Have you ever wondered what it would be like to go through a day with a dog? Maybe you are considering adopting your first dog and want a good idea of how your daily schedule might change. Maybe you are just curious how other people live with their dogs.
I am personally nosy when it comes to dogs, and I love to see how people spend their days together. I can tell you exactly how Janice and Leroy spend our days, and I will. But I also wanted to talk about what would make a pretty good schedule for a dog, and give you an idea of how much of a time commitment a dog really is on a day to day basis. So if you are interested in how your days with a dog could look, this article is for you.
Last update on 2018-12-10 at 17:54 / Affiliate links / Images from Amazon Product Advertising API
For me and my dogs, we start our days bright and early – namely because they wake me up for a bathroom break first thing when the sun comes up. We go outside so that they can do their business and I check on the hens. I leave them to play a bit while I get my coffee, and then my work day starts.

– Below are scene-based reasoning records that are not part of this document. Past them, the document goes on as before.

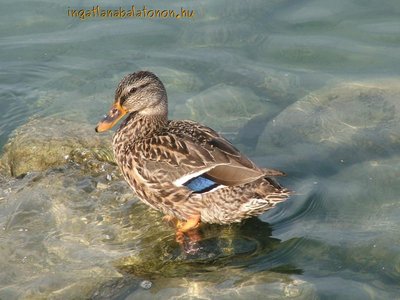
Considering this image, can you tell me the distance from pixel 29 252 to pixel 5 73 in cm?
369

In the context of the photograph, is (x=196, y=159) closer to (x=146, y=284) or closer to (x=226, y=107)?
(x=146, y=284)

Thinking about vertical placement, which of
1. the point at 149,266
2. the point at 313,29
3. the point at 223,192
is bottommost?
the point at 149,266

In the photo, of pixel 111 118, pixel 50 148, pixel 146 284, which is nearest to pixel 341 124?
pixel 111 118

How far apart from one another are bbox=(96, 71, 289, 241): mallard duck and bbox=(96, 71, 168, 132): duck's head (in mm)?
13

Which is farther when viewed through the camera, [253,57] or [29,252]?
[253,57]

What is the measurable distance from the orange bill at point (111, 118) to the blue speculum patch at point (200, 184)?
1040 mm

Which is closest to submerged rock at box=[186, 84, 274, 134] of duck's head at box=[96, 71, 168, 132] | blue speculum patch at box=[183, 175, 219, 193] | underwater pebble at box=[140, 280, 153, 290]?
duck's head at box=[96, 71, 168, 132]

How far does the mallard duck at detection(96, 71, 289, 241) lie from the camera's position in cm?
600

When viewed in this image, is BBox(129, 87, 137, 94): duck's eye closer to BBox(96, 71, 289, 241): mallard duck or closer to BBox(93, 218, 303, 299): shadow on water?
BBox(96, 71, 289, 241): mallard duck

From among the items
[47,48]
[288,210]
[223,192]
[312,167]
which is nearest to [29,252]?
[223,192]

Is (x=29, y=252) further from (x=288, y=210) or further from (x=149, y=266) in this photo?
(x=288, y=210)

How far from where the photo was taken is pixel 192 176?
19.9 ft

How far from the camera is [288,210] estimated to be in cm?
655

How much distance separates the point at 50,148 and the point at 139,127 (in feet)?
4.26
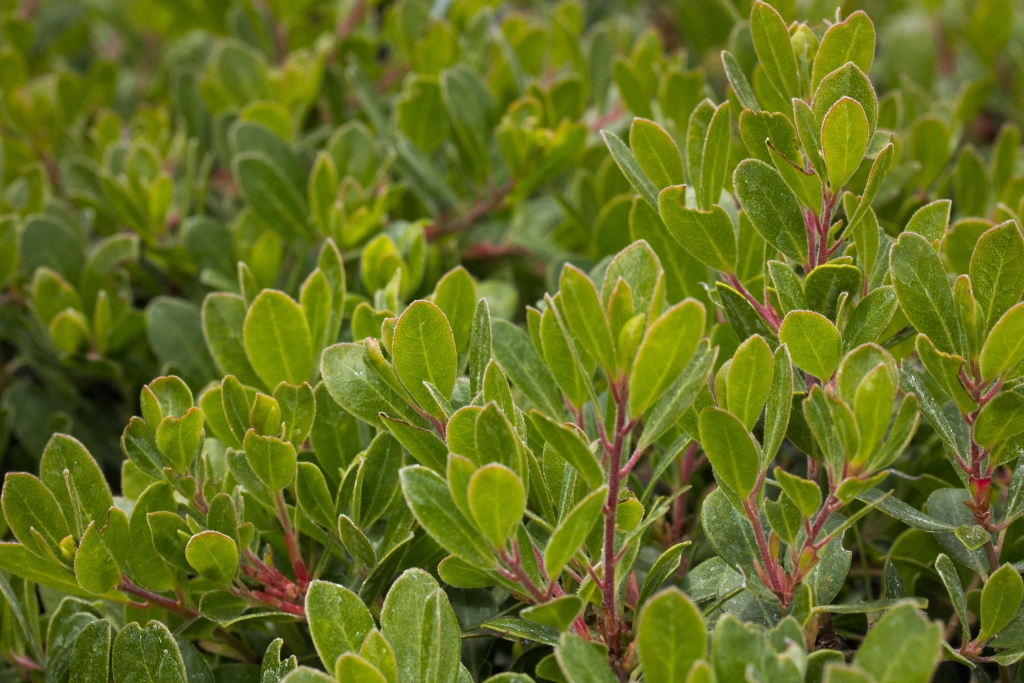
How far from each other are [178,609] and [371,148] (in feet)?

While I work, Janice and Leroy do whatever it is dogs do. They lay around the house, they go outside to nap in the shade, they play with each other, and they bug me for food. They used to eat twice a day, but once they reached the adult stage, we went down to just having dinner. They still think they need snacks.
After I finish my work and am ready for a break, we usually head to the dog park before dinner. If it’s not a dog park day, then I do go outside with them and have some dedicated play time. They are both energetic dogs and they need that time to exercise and horse around. Then we come back home for dinner, and we end our evening with another romp around the yard while I check on the hens again. Finally, we snuggle up for some Netflix or quiet time before we all fall asleep.
It’s not the most exciting routine ever, but because the dogs can trust that this routine will happen every day, they are content with our lifestyle.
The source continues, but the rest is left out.